### About this exercise
Transcribe the data verbatim and drop its images.

::::::::::

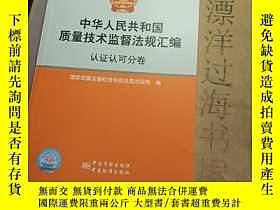 二手書博民逛書店罕見中華人民共和國質量技術監督法規彙編認證認可分卷Y268525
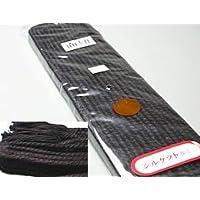 剣道屋 剣道防具用 堅打面紐(梅)7尺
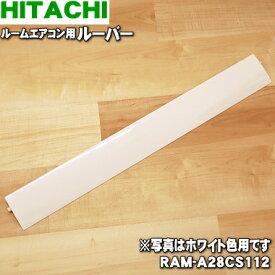 日立ルームエアコン用のルーバー★1枚【HITACHI RAM-A28CS012→RAM-A28CS112】※ホワイト色用です。※軸受けは付いていません。※品番が変更になりました。【純正品・新品】【120】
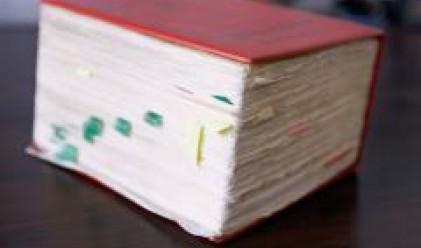 Политическите партии представят годишните си финансови отчети до 31 март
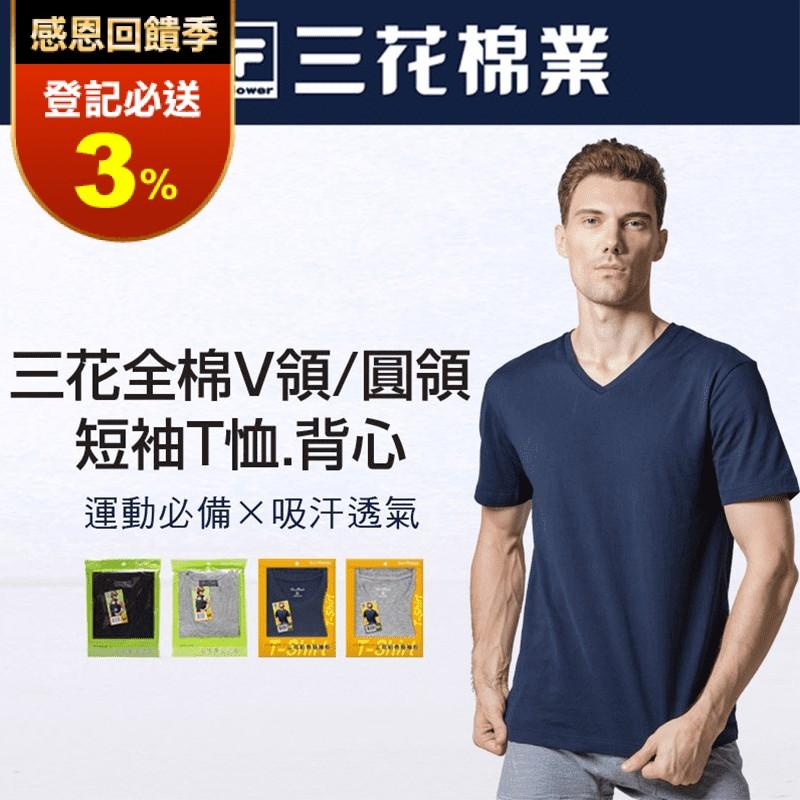 SunFlower三花 彩色圓領短袖衫/背心.男內衣8711+8722+8723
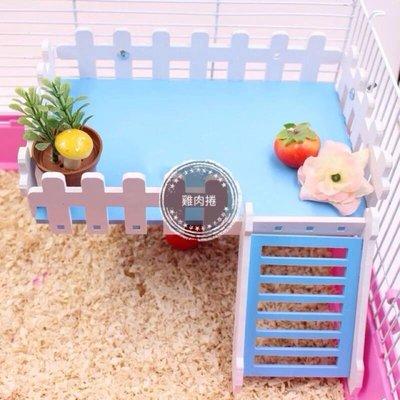 【雞肉捲寵物】大型地中海希臘風倉鼠、刺蝟、龍貓、松鼠站圍欄站台 刺蝟站台 桃園市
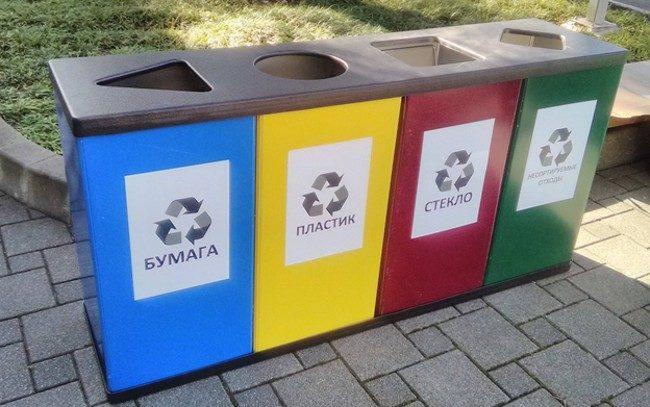 Контейнеры для мусора с надписями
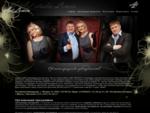 Организация праздников в Москве, организация свадьбы Москва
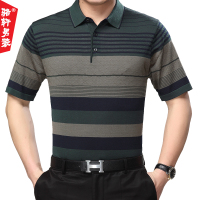 夏装男士桑蚕丝T恤中老年商务男装条纹短袖针织t恤衫爸爸装大码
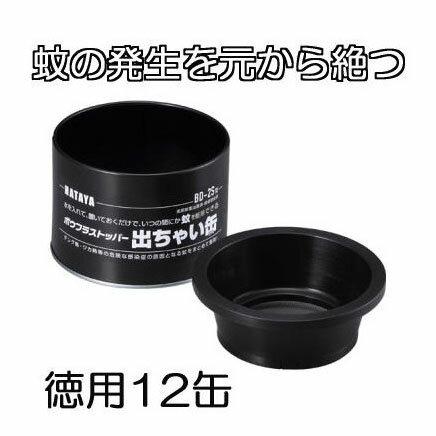 蚊の発生を絶つ ボウフラストッパー 出ちゃい缶 1缶 BD-2S 蚊殺虫(ボーフラストッパー)徳用12缶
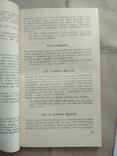 Рецепти Афродіти 1994р, фото №9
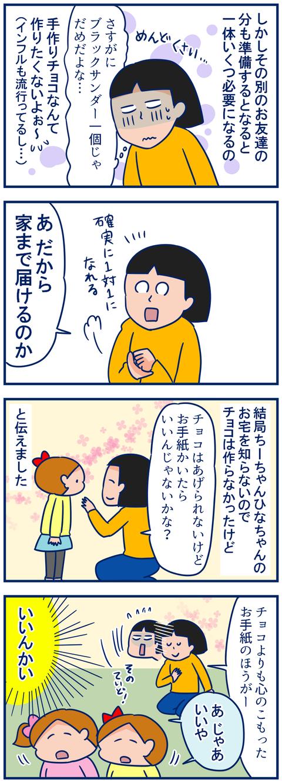 バレンタイン02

::::::::::

### Output of the exercise
 二手書博民逛書店罕見中華人民共和國質量技術監督法規彙編認證認可分卷Y268525
 剣道屋 剣道防具用 堅打面紐(梅)7尺
 日立ルームエアコン用のルーバー★1枚【HITACHI RAM-A28CS012→RAM-A28CS112】※ホワイト色用です。※軸受けは付いていません。※品番が変更になりました。【純正品・新品】【120】
 Политическите партии представят годишните си финансови отчети до 31 март
 SunFlower三花 彩色圓領短袖衫/背心.男內衣8711+8722+8723
 【雞肉捲寵物】大型地中海希臘風倉鼠、刺蝟、龍貓、松鼠站圍欄站台 刺蝟站台 桃園市
 Контейнеры для мусора с надписями
 Организация праздников в Москве, организация свадьбы Москва
 夏装男士桑蚕丝T恤中老年商务男装条纹短袖针织t恤衫爸爸装大码
 蚊の発生を絶つ ボウフラストッパー 出ちゃい缶 1缶 BD-2S 蚊殺虫(ボーフラストッパー)徳用12缶
 Рецепти Афродіти 1994р, фото №9
 バレンタイン02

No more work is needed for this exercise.